Hyundai has a pair of engines from the outset, adding in a third powerplant when the seven-seater hits the market. The entry-level is a 2.4-liter mustering 190 HP and 181 lb-ft of torque, with direct injection and a 22 mpg city efficiency rating and 33 mpg highway rating for the front-wheel-drive (FWD) model; optional all-wheel-drive (AWD) sees knocks 1 mpg and 5 mpg off those figures respectively.
Unfortunately, Hyundai didn’t bring its base-spec engine along to our Park City, Utah test event, instead leaving us with only the 2.0-liter four cylinder turbo. That pushes out 264 HP and 269 lb-ft of torque, with 21/31 mpg city and highway economy for the FWD version and 20/27 mpg if you opt for AWD. Both engines get an Active Eco button easily accessed by the wheel, which Hyundai claims can boost economy by as much as 7-percent by adjusting acceleration and other factors.
A six-speed automatic gearbox is standard, built by Hyundai itself using a torque-converter system. It’s a capable ‘box, shifting quickly even when pushing the turbo through the rarified air of the 8,000 feet elevation Park City, and what turbo lag is present is near-imperceptible. Active Eco mode does make changes to its downshifting behavior, however, encouraging the auto to be less prone to dropping down in the interests of better economy. It’s a noticeable difference, though not one we struggled to get used to after a few miles driving.

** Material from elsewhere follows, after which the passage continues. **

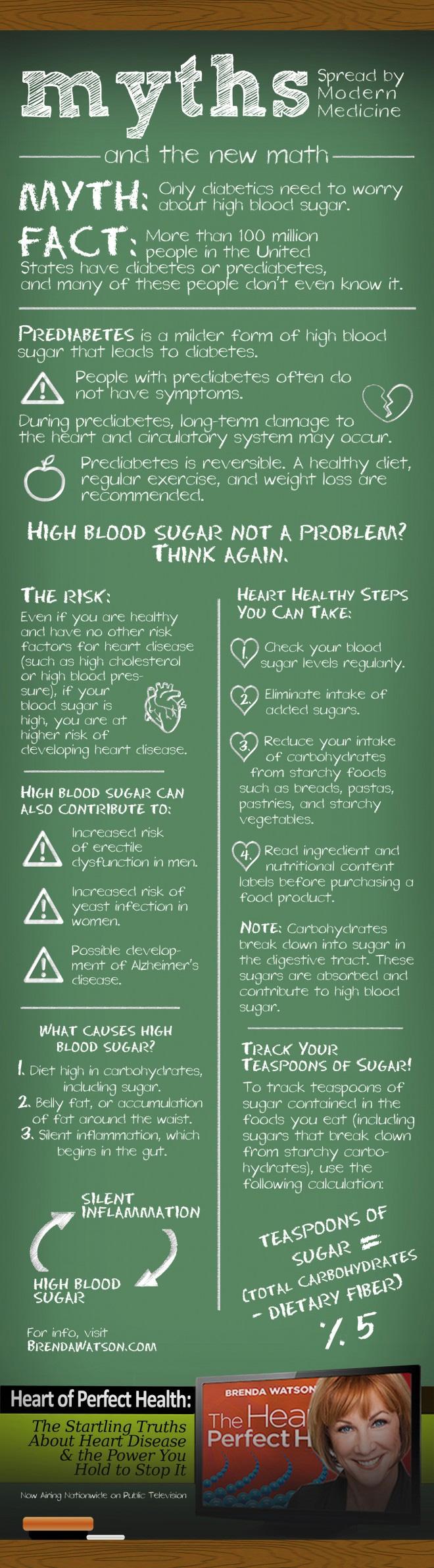 Myth About High Blood Sugar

2013 Santa Fe Sport testdrive:
Unsurprisingly it’s in a straight-line that the Santa Fe Sport is happiest. Road noise is minimal, aided by twin-layer insulation to the windshield, various suspension muffling elements, and other insulation systems, and there’s little in the way of vibration during highway driving. Happily it also avoids bouncing or wallowing, something which can often turn SUVs into boat-like experiences.
Going round corners isn’t impossible, however, even at speed. Hyundai has fitted a three-mode steering system with a straightforward control on the wheel, offering Normal, Sport, and Comfort settings. Often such systems can be near-imperceivable in what difference they bring, but the Santa Fe Sport does in fact show three altered personalities. The company claims that power-assistance varies by 20-percent going from Sport to Comfort modes, and it’s noticeable. At its firmest, you really start to feel like you’re pitching the Santa Fe Sport directly into turns, while at the other extreme the wheel is so comparatively easy to turn you can do it consistently one-handed.
The usual electronic systems and aids show themselves on the Hyundai’s spec sheet, with Downhill Brake Control (DBC) one the company is particularly proud of. Although even the AWD Santa Fe Sport is unlikely to be taken offroad with any regularity, DBC makes descending steep hills straightforward by automatically controlling the brakes.
Hyundai will offer a 3.3-liter V6 with 290 HP with the seven-seat Santa Fe, when that model arrives early in the new year.
Stepping into the Santa Fe Sport is generally a good experience, with a futuristically swooping dashboard clad in plentiful soft-touch plastics. You’ll need to tick some of the options boxes in order to get the key good-stuff, however: the 8-inch color LCD touchscreen to handle multimedia and navigation is an option, and you’ll need $2,450 for the leather package, though you do at least get a choice of different two-tone colors and finishes.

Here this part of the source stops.